• DIRECTIONS FOR THIS TASK:
Output the whole listing exactly, except for the pictures in it.

• DATA EXTRACT:
::::::

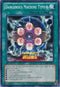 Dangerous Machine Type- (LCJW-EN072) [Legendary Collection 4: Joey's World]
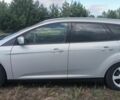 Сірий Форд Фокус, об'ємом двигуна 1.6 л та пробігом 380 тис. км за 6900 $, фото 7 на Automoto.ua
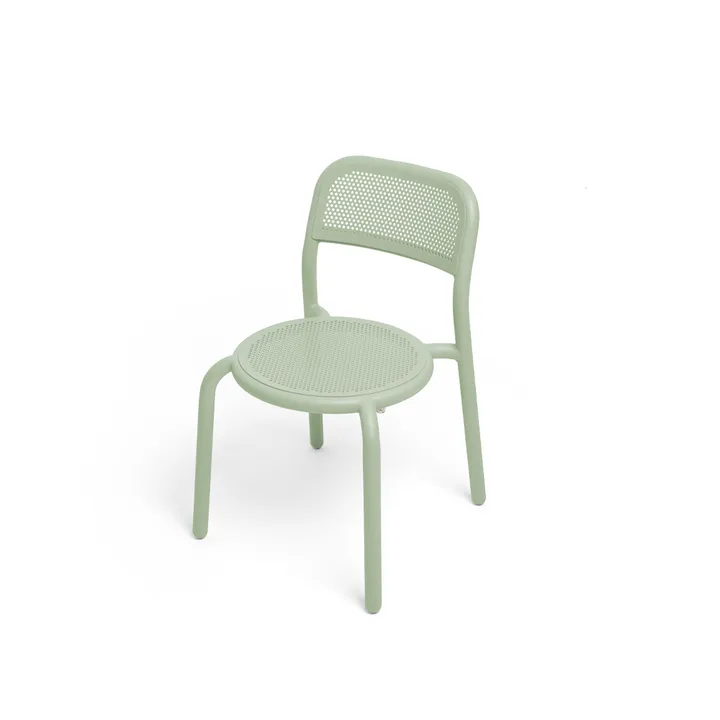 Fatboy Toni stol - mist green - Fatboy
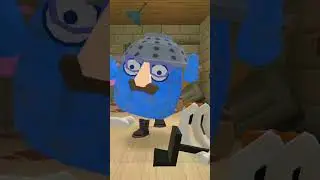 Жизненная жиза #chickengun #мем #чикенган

::::::

• RESULT FOR THIS TASK:
 Dangerous Machine Type- (LCJW-EN072) [Legendary Collection 4: Joey's World]
 Сірий Форд Фокус, об'ємом двигуна 1.6 л та пробігом 380 тис. км за 6900 $, фото 7 на Automoto.ua
 Fatboy Toni stol - mist green - Fatboy
 Жизненная жиза #chickengun #мем #чикенган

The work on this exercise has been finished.